● **任务目标**
请原样引用下面服务容错与降级一文中的一段,从“import asyncio”开始,到“Tuple[Type[Exception], ...] = (Exception,)”结束。

● **所示原文**

跳转至

第七章:服务容错与降级

7.1 容错设计原则

微服务架构中,服务故障是常态。需要设计容错机制,确保部分服务故障不会导致整个系统崩溃。

故障类型

故障类型:
├── 网络故障
│   ├── 超时
│   ├── 连接失败
│   └── 网络分区
├── 服务故障
│   ├── 服务宕机
│   ├── 响应缓慢
│   └── 资源耗尽
└── 业务故障
    ├── 业务异常
    └── 数据错误

容错模式

容错设计模式:
├── 超时(Timeout)
│   └── 设置合理的超时时间
├── 重试(Retry)
│   └── 失败后自动重试
├── 熔断(Circuit Breaker)
│   └── 快速失败,防止级联故障
├── 降级(Fallback)
│   └── 返回备选响应
├── 限流(Rate Limiting)
│   └── 保护系统不被压垮
└── 隔离(Isolation)
    └── 隔离故障影响范围

7.2 超时策略

超时设置原则

# 超时类型
CONNECT_TIMEOUT = 5.0    # 连接超时
READ_TIMEOUT = 10.0      # 读取超时
WRITE_TIMEOUT = 10.0     # 写入超时
TOTAL_TIMEOUT = 30.0     # 总超时

# 根据服务特性设置
SERVICE_TIMEOUTS = {
    "user-service": {"connect": 3, "read": 5},
    "order-service": {"connect": 3, "read": 10},
    "payment-service": {"connect": 5, "read": 30},  # 支付需要更长超时
    "recommendation-service": {"connect": 2, "read": 3},  # 推荐可以快速失败
}

超时实现

import httpx
from datetime import timedelta

class TimeoutClient:
    """带超时的 HTTP 客户端"""

    def __init__(self, service_name: str):
        self.service_name = service_name
        timeout_config = SERVICE_TIMEOUTS.get(service_name, {"connect": 5, "read": 10})

        self.client = httpx.AsyncClient(
            timeout=httpx.Timeout(
                connect=timeout_config["connect"],
                read=timeout_config["read"]
            )
        )

    async def get(self, url: str, **kwargs):
        try:
            response = await self.client.get(url, **kwargs)
            return response
        except httpx.TimeoutException as e:
            raise ServiceTimeoutError(
                service=self.service_name,
                timeout=e.request.timeout
            )

class ServiceTimeoutError(Exception):
    def __init__(self, service: str, timeout: float):
        self.service = service
        self.timeout = timeout
        super().__init__(f"服务 {service} 超时 ({timeout}s)")

7.3 重试策略

重试原则

重试场景:
✅ 适合重试:
   - 网络抖动导致的临时故障
   - 服务短暂不可用
   - 幂等的读操作

❌ 不适合重试:
   - 非幂等的写操作
   - 业务逻辑错误
   - 认证授权失败

重试实现

import asyncio
import random
from functools import wraps
from typing import Callable, Type, Tuple

def retry(
    max_attempts: int = 3,
    wait_strategy: str = "exponential",
    base_delay: float = 1.0,
    max_delay: float = 30.0,
    exceptions: Tuple[Type[Exception], ...] = (Exception,)
):
    """重试装饰器"""

    def decorator(func: Callable):
        @wraps(func)
        async def wrapper(*args, **kwargs):
            last_exception = None

            for attempt in range(max_attempts):
                try:
                    return await func(*args, **kwargs)

(已存记录)
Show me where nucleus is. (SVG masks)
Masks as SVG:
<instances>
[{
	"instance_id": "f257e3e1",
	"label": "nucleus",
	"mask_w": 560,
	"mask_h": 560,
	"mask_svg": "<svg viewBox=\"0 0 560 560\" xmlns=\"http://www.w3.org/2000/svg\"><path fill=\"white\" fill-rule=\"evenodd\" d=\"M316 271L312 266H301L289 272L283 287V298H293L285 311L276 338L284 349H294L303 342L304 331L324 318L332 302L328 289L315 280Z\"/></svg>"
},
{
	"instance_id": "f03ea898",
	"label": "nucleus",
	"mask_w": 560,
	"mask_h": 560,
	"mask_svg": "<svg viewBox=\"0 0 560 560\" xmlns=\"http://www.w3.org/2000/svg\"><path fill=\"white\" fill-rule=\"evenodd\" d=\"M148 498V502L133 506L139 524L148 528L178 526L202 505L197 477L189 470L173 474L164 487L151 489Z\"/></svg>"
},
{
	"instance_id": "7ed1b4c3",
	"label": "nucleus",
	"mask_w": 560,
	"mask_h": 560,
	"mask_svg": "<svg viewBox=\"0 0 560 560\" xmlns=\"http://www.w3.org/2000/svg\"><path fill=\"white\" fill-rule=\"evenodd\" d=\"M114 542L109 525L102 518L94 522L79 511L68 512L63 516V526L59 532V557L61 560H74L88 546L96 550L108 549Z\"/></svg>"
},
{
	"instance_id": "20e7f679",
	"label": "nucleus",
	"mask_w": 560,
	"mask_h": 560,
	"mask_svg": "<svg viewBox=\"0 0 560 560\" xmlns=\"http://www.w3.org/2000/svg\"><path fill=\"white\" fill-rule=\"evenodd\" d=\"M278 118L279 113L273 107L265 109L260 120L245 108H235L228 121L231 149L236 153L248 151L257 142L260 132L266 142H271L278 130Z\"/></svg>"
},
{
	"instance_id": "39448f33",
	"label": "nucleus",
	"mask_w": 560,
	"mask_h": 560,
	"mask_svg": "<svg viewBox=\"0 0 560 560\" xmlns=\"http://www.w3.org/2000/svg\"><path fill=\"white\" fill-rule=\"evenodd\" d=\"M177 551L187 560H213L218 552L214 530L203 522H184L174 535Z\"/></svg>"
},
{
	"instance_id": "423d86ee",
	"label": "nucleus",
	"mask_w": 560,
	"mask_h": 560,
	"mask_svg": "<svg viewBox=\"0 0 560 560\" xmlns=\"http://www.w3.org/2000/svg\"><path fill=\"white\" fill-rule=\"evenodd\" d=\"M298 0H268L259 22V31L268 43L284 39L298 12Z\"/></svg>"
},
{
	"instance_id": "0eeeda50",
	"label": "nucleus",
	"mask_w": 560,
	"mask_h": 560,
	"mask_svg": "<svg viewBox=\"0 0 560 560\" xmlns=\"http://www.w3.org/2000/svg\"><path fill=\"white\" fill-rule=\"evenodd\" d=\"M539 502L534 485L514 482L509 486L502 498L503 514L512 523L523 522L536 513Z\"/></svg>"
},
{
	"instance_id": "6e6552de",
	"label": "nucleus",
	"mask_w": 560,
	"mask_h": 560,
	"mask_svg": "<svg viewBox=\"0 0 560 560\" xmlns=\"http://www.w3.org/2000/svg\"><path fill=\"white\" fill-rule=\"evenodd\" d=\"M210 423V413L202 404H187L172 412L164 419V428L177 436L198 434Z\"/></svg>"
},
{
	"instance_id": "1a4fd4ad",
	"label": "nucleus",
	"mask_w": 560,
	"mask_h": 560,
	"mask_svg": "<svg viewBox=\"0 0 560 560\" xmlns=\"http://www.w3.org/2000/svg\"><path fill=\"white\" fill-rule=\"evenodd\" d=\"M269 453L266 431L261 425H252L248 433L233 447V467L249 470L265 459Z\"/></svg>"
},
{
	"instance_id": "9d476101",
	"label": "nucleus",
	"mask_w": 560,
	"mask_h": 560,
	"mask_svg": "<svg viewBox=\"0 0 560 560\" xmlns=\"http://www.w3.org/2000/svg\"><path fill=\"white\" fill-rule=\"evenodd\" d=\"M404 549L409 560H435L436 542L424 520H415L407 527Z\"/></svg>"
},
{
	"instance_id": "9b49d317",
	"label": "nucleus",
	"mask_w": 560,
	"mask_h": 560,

● **参考解答**
import asyncio
import random
from functools import wraps
from typing import Callable, Type, Tuple

def retry(
    max_attempts: int = 3,
    wait_strategy: str = "exponential",
    base_delay: float = 1.0,
    max_delay: float = 30.0,
    exceptions: Tuple[Type[Exception], ...] = (Exception,)